Exercise prompt »
Nothing but an exact copy of the listing should appear in the response.

*** Records for the task ***

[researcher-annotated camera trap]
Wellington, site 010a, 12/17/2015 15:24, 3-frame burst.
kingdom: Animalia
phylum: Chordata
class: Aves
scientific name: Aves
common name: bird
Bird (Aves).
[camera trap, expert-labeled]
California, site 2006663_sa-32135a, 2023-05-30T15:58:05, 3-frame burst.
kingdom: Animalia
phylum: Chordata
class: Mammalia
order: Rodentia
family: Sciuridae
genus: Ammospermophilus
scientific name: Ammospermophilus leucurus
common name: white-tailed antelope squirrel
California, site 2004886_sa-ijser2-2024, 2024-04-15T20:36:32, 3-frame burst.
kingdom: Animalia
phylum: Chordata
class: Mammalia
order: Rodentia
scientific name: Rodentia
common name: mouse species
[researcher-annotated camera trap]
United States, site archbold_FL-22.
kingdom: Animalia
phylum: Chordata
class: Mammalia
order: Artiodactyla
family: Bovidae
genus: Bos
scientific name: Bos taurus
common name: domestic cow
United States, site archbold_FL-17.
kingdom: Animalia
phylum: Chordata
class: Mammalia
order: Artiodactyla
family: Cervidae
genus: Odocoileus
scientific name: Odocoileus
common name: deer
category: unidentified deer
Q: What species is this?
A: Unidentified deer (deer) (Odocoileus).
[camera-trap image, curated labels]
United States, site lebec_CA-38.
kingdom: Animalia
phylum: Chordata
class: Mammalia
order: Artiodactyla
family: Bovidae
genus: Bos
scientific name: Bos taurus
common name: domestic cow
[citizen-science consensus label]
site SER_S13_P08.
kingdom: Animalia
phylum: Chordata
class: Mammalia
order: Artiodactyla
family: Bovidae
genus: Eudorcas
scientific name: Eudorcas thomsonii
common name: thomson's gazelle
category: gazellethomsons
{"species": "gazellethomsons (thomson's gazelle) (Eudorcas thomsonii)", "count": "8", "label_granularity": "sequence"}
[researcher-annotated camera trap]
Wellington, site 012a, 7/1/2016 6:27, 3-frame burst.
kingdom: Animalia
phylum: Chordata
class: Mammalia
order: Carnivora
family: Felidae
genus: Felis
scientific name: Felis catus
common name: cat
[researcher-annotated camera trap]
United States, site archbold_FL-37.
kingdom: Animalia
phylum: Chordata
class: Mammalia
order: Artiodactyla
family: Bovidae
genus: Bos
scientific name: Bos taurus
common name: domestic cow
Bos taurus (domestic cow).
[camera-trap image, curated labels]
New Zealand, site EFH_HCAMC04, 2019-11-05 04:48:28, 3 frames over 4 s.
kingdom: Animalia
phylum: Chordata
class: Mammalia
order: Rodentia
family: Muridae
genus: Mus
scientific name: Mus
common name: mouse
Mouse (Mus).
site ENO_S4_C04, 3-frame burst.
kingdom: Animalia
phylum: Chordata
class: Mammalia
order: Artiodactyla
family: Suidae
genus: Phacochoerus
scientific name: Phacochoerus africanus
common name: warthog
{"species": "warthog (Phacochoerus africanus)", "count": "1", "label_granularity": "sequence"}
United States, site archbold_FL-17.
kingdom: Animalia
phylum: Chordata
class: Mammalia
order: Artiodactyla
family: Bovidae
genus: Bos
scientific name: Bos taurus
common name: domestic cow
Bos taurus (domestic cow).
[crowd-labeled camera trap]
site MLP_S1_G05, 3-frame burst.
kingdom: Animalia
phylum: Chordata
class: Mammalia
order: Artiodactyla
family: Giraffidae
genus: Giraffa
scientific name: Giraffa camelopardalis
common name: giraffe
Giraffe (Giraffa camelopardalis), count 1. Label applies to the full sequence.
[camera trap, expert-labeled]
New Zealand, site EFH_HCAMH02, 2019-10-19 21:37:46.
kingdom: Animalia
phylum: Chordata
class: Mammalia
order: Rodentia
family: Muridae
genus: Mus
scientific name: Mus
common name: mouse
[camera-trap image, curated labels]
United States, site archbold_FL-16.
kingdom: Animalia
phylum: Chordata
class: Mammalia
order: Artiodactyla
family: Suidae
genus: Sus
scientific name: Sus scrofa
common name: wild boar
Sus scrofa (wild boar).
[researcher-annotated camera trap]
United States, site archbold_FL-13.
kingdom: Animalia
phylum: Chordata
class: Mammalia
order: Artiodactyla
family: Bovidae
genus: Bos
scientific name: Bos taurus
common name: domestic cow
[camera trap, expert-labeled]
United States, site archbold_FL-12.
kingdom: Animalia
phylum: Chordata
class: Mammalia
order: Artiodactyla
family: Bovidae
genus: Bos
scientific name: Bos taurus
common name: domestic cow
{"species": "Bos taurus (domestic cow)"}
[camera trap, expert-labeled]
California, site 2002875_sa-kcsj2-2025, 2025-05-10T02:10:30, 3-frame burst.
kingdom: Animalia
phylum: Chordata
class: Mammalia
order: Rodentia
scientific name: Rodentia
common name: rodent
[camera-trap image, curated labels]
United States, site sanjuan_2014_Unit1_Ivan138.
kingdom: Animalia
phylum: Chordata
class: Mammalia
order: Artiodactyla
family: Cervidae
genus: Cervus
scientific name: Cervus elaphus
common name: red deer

*** End of Records for the task ***

Solved exercise »
[researcher-annotated camera trap]
Wellington, site 010a, 12/17/2015 15:24, 3-frame burst.
kingdom: Animalia
phylum: Chordata
class: Aves
scientific name: Aves
common name: bird
Bird (Aves).
[camera trap, expert-labeled]
California, site 2006663_sa-32135a, 2023-05-30T15:58:05, 3-frame burst.
kingdom: Animalia
phylum: Chordata
class: Mammalia
order: Rodentia
family: Sciuridae
genus: Ammospermophilus
scientific name: Ammospermophilus leucurus
common name: white-tailed antelope squirrel
California, site 2004886_sa-ijser2-2024, 2024-04-15T20:36:32, 3-frame burst.
kingdom: Animalia
phylum: Chordata
class: Mammalia
order: Rodentia
scientific name: Rodentia
common name: mouse species
[researcher-annotated camera trap]
United States, site archbold_FL-22.
kingdom: Animalia
phylum: Chordata
class: Mammalia
order: Artiodactyla
family: Bovidae
genus: Bos
scientific name: Bos taurus
common name: domestic cow
United States, site archbold_FL-17.
kingdom: Animalia
phylum: Chordata
class: Mammalia
order: Artiodactyla
family: Cervidae
genus: Odocoileus
scientific name: Odocoileus
common name: deer
category: unidentified deer
Q: What species is this?
A: Unidentified deer (deer) (Odocoileus).
[camera-trap image, curated labels]
United States, site lebec_CA-38.
kingdom: Animalia
phylum: Chordata
class: Mammalia
order: Artiodactyla
family: Bovidae
genus: Bos
scientific name: Bos taurus
common name: domestic cow
[citizen-science consensus label]
site SER_S13_P08.
kingdom: Animalia
phylum: Chordata
class: Mammalia
order: Artiodactyla
family: Bovidae
genus: Eudorcas
scientific name: Eudorcas thomsonii
common name: thomson's gazelle
category: gazellethomsons
{"species": "gazellethomsons (thomson's gazelle) (Eudorcas thomsonii)", "count": "8", "label_granularity": "sequence"}
[researcher-annotated camera trap]
Wellington, site 012a, 7/1/2016 6:27, 3-frame burst.
kingdom: Animalia
phylum: Chordata
class: Mammalia
order: Carnivora
family: Felidae
genus: Felis
scientific name: Felis catus
common name: cat
[researcher-annotated camera trap]
United States, site archbold_FL-37.
kingdom: Animalia
phylum: Chordata
class: Mammalia
order: Artiodactyla
family: Bovidae
genus: Bos
scientific name: Bos taurus
common name: domestic cow
Bos taurus (domestic cow).
[camera-trap image, curated labels]
New Zealand, site EFH_HCAMC04, 2019-11-05 04:48:28, 3 frames over 4 s.
kingdom: Animalia
phylum: Chordata
class: Mammalia
order: Rodentia
family: Muridae
genus: Mus
scientific name: Mus
common name: mouse
Mouse (Mus).
site ENO_S4_C04, 3-frame burst.
kingdom: Animalia
phylum: Chordata
class: Mammalia
order: Artiodactyla
family: Suidae
genus: Phacochoerus
scientific name: Phacochoerus africanus
common name: warthog
{"species": "warthog (Phacochoerus africanus)", "count": "1", "label_granularity": "sequence"}
United States, site archbold_FL-17.
kingdom: Animalia
phylum: Chordata
class: Mammalia
order: Artiodactyla
family: Bovidae
genus: Bos
scientific name: Bos taurus
common name: domestic cow
Bos taurus (domestic cow).
[crowd-labeled camera trap]
site MLP_S1_G05, 3-frame burst.
kingdom: Animalia
phylum: Chordata
class: Mammalia
order: Artiodactyla
family: Giraffidae
genus: Giraffa
scientific name: Giraffa camelopardalis
common name: giraffe
Giraffe (Giraffa camelopardalis), count 1. Label applies to the full sequence.
[camera trap, expert-labeled]
New Zealand, site EFH_HCAMH02, 2019-10-19 21:37:46.
kingdom: Animalia
phylum: Chordata
class: Mammalia
order: Rodentia
family: Muridae
genus: Mus
scientific name: Mus
common name: mouse
[camera-trap image, curated labels]
United States, site archbold_FL-16.
kingdom: Animalia
phylum: Chordata
class: Mammalia
order: Artiodactyla
family: Suidae
genus: Sus
scientific name: Sus scrofa
common name: wild boar
Sus scrofa (wild boar).
[researcher-annotated camera trap]
United States, site archbold_FL-13.
kingdom: Animalia
phylum: Chordata
class: Mammalia
order: Artiodactyla
family: Bovidae
genus: Bos
scientific name: Bos taurus
common name: domestic cow
[camera trap, expert-labeled]
United States, site archbold_FL-12.
kingdom: Animalia
phylum: Chordata
class: Mammalia
order: Artiodactyla
family: Bovidae
genus: Bos
scientific name: Bos taurus
common name: domestic cow
{"species": "Bos taurus (domestic cow)"}
[camera trap, expert-labeled]
California, site 2002875_sa-kcsj2-2025, 2025-05-10T02:10:30, 3-frame burst.
kingdom: Animalia
phylum: Chordata
class: Mammalia
order: Rodentia
scientific name: Rodentia
common name: rodent
[camera-trap image, curated labels]
United States, site sanjuan_2014_Unit1_Ivan138.
kingdom: Animalia
phylum: Chordata
class: Mammalia
order: Artiodactyla
family: Cervidae
genus: Cervus
scientific name: Cervus elaphus
common name: red deer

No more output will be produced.